### Complete the following
1. In the interview with climbing partners Andy Moles and Ferdia Earle, what work does Ferdia do?
2. Transcribe everything in the Andy Moles and Ferdia Earle interview from "Enjoying a beer after flailing up The Rostrum., 165" down to "the 'new girl'.".
--- BEGIN Extract provided ---
INTERVIEW: Perfect Partners #11 - Andy Moles and Ferdia Earle

In this series of articles, Tom Ripley interviews some well-known - and lesser known - climbing partnerships to dig up their dirty secrets and find out what they really think of one another...

Andy Moles and Ferdia Earle are an enigmatic climbing couple whom you've probably never heard of. Together they have climbed bucketloads of hard(ish) UK trad climbs, oodles of amazing boulder problems and a fair chunk of gnarly Scottish winter routes. The pair have also done more world classics than most people have had hot dinners. Their enviable international CV reads like a post from Duncan Critchley's long running UKB thread, Fairly Long, Moderately Hard and Mostly Free. It includes: Positive Vibrations, The Original Route on Rainbow Wall, Regular North Face Route ("The Rostrum"), Moonlight Buttress (almost free), Salbitschijen West Ridge, Levitation 29, Primrose Dihedrals, République Bananière and Free Blast.

Enjoying a beer after flailing up The Rostrum., 165 kb
Enjoying a beer after flailing up The Rostrum.
© Andy Moles

Andy works as a freelance climbing and mountaineering instructor and is a talented writer. His account of an epic he had on the Shelterstone's Sticil Face a few winters back is one of the most gripping I have read. Ferdia works freelance as a Research Officer in child development and children's social work. Read on to find out what they really think of each other.

Andy on Ferdia

How did you first meet?

We met in a pub in Edinburgh when we were students. I was President of the uni mountaineering club and she was the 'new girl'.

Did you know Ferdia by reputation?

In climbing terms, she didn't have one. She had been climbing for years with a teacher from her school, the legendary Andrew Wielochowski, having old-fashioned adventures in places like Lundy and Cloggy and Creag Meagaidh. But she was like a Galapagos penguin, doing her own thing in blissful ignorance of the wider climbing community.

What was your first impression?

My early memories are of Ferdia necking rosé wine from the bottle and climbing the internal architecture of sticky, dark clubs on the Cowgate. When we got talking I learned she had grown up living out of vehicles as a barefoot changeling child of the forest, and she had long mermaid hair, so I was head over heels.

Ferdia on the technical crux pitch of Neanderthal in the Lost Valley, Glencoe., 148 kb
Ferdia on the technical crux pitch of Neanderthal in the Lost Valley, Glencoe.
© Ferdia Earle

What was the first route you climbed together?

Something at Limekilns. Ferdia fell off the top of the route, ripped out her top nut and stopped a couple of feet off the ground. She didn't seem fazed at all. This was both worrying and inspiring – I thought she was a fabulous nutcase. Though it turned out, probably for the best in the long run, that she's not.

Why do you enjoy climbing with Ferdia?
--- END Extract provided ---
--- BEGIN Record extracts ---
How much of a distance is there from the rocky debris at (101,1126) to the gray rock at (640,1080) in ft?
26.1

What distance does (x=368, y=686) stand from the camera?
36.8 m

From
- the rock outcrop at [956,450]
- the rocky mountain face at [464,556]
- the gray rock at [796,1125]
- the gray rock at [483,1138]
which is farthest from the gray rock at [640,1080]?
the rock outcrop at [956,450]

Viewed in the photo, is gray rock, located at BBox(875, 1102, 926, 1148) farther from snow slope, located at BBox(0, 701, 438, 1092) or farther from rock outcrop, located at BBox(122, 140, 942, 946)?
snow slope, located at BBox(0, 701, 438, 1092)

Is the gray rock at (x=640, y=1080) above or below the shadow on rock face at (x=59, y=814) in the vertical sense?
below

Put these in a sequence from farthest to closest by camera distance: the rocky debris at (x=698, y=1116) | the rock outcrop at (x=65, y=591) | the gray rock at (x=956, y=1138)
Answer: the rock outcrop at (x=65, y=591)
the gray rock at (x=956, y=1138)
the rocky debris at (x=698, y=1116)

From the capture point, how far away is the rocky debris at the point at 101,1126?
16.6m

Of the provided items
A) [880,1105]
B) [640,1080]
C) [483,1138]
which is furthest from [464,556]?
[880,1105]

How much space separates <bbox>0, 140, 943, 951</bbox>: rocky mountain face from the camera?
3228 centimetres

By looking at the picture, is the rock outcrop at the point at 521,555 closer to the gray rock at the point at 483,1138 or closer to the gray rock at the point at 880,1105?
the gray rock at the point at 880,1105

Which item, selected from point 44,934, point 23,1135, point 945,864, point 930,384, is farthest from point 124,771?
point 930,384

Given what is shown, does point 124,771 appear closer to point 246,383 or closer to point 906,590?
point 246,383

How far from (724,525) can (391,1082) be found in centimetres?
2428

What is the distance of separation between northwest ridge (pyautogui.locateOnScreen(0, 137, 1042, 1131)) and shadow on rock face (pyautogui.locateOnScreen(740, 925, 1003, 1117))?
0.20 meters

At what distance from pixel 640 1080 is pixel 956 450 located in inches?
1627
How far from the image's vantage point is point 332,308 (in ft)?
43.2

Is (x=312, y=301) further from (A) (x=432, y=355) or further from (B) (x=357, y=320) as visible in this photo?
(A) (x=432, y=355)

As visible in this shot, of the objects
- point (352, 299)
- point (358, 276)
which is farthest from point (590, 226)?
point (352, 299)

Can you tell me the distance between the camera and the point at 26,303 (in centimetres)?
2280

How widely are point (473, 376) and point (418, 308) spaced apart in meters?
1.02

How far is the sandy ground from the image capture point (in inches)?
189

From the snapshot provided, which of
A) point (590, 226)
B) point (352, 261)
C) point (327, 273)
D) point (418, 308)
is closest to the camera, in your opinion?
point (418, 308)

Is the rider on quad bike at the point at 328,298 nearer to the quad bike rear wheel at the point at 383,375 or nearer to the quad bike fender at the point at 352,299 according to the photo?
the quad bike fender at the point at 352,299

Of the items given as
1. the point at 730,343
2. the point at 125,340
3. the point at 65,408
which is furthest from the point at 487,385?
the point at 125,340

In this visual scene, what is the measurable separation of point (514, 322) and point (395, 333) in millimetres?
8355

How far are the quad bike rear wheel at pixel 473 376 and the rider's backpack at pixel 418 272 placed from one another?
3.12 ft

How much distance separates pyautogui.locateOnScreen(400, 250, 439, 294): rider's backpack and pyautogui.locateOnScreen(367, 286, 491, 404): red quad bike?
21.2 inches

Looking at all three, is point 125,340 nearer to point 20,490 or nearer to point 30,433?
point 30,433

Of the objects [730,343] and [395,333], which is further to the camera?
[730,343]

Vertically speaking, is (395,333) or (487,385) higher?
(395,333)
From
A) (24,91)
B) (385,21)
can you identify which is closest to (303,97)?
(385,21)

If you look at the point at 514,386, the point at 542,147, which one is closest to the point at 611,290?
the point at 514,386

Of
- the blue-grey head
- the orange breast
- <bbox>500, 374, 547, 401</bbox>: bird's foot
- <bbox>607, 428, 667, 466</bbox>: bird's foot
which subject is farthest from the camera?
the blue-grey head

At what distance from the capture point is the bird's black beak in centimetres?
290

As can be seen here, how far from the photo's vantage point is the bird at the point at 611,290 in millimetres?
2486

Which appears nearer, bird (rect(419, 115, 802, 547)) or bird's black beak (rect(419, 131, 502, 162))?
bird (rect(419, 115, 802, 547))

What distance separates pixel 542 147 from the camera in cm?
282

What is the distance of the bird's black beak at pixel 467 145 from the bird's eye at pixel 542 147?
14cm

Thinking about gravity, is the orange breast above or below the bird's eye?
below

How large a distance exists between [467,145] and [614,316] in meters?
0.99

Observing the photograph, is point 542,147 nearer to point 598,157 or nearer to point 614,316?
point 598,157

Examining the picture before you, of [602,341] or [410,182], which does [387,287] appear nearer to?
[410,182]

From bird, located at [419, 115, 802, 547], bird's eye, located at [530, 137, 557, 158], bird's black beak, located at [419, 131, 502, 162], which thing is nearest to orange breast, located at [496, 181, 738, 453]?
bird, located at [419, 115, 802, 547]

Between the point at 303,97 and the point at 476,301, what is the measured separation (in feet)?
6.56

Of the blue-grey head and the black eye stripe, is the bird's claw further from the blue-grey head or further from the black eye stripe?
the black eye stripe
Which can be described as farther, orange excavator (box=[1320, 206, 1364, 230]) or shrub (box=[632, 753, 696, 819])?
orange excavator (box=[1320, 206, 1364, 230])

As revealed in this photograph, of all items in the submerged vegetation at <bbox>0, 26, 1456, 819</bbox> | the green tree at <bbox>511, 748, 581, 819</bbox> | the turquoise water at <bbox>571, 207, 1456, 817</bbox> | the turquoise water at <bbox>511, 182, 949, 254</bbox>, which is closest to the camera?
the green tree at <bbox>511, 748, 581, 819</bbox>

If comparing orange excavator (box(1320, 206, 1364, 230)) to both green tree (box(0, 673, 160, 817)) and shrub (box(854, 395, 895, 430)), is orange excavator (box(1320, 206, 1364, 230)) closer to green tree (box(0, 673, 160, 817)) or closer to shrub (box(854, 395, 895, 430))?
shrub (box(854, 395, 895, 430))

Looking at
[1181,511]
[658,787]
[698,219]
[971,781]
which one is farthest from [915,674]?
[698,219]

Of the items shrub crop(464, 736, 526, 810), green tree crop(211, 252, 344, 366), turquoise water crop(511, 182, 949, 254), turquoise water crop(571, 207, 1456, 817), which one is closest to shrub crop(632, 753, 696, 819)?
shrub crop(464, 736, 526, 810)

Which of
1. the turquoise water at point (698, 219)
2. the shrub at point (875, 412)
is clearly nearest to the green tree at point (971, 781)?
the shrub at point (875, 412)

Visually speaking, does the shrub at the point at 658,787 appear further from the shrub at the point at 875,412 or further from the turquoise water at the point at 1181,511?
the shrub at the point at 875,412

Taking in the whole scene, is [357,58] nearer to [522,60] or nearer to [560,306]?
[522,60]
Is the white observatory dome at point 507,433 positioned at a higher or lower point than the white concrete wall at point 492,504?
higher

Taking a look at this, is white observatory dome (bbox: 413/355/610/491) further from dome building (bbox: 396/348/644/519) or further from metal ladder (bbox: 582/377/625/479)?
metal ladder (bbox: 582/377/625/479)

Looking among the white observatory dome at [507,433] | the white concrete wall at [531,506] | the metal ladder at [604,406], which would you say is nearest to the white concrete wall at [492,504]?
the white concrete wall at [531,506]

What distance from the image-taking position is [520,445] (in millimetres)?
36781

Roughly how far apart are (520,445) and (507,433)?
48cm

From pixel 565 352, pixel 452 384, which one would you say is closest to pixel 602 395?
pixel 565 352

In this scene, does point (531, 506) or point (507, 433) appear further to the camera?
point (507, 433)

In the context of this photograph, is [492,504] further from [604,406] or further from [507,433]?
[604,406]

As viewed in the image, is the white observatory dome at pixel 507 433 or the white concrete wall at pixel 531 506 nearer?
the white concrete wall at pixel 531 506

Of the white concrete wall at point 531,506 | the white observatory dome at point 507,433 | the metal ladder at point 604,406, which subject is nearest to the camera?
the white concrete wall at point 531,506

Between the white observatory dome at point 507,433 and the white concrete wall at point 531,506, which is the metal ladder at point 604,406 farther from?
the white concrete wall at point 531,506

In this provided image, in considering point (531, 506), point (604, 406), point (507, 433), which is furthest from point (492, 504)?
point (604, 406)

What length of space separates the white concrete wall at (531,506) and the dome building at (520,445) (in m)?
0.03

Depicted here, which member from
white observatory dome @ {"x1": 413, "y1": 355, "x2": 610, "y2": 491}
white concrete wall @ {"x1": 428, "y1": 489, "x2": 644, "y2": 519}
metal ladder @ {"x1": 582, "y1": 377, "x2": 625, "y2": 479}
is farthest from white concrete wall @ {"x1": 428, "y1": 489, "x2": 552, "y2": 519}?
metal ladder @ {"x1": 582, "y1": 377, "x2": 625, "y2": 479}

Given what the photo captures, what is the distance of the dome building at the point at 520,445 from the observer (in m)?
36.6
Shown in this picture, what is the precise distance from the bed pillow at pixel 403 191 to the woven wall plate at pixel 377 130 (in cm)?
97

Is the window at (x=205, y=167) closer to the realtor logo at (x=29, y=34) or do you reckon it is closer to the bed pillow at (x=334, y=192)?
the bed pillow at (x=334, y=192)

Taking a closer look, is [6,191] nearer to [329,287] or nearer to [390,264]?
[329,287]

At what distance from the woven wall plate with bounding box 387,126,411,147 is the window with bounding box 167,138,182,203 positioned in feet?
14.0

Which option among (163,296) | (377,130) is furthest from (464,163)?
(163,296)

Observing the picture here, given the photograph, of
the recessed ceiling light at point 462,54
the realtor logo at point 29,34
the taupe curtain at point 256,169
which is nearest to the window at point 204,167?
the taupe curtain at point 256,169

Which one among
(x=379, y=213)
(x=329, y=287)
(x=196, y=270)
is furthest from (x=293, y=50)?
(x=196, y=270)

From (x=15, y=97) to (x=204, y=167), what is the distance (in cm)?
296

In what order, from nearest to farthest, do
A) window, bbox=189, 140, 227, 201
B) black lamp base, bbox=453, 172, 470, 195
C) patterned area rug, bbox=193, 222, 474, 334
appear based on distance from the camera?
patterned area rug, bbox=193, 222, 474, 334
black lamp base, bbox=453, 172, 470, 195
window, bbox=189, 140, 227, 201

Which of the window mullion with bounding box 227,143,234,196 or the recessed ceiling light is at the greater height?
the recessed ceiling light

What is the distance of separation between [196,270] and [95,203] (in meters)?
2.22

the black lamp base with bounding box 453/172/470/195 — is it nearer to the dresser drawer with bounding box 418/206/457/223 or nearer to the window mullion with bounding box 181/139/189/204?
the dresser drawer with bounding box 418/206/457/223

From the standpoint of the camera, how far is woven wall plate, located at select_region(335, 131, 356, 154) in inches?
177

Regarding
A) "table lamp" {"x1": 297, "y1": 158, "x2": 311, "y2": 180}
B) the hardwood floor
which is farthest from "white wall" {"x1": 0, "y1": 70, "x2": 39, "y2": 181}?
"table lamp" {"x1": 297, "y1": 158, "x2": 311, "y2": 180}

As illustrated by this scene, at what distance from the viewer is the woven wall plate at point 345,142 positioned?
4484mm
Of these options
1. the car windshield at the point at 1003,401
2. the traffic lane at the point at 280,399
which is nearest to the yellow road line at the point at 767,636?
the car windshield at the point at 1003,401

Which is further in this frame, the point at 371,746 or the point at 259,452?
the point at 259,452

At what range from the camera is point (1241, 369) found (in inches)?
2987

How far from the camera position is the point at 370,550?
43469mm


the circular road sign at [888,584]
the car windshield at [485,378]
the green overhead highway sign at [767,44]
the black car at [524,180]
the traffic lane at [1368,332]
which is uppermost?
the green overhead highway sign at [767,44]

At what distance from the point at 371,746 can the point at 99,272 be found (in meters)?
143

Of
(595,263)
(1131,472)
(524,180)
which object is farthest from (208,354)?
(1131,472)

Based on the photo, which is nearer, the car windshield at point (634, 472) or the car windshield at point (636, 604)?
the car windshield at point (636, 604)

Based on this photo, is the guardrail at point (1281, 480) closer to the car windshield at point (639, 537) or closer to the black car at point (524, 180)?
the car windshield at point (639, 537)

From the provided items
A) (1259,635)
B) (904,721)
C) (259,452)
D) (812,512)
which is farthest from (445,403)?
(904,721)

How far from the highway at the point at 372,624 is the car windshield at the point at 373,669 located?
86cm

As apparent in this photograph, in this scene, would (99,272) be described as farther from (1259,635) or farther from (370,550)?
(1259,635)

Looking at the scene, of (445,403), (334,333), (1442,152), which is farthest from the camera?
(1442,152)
--- END Record extracts ---
### Answers to the tasks
1. She works freelance as a Research Officer in child development and children's social work.

2.
Enjoying a beer after flailing up The Rostrum., 165 kb
Enjoying a beer after flailing up The Rostrum.
© Andy Moles

Andy works as a freelance climbing and mountaineering instructor and is a talented writer. His account of an epic he had on the Shelterstone's Sticil Face a few winters back is one of the most gripping I have read. Ferdia works freelance as a Research Officer in child development and children's social work. Read on to find out what they really think of each other.

Andy on Ferdia

How did you first meet?

We met in a pub in Edinburgh when we were students. I was President of the uni mountaineering club and she was the 'new girl'.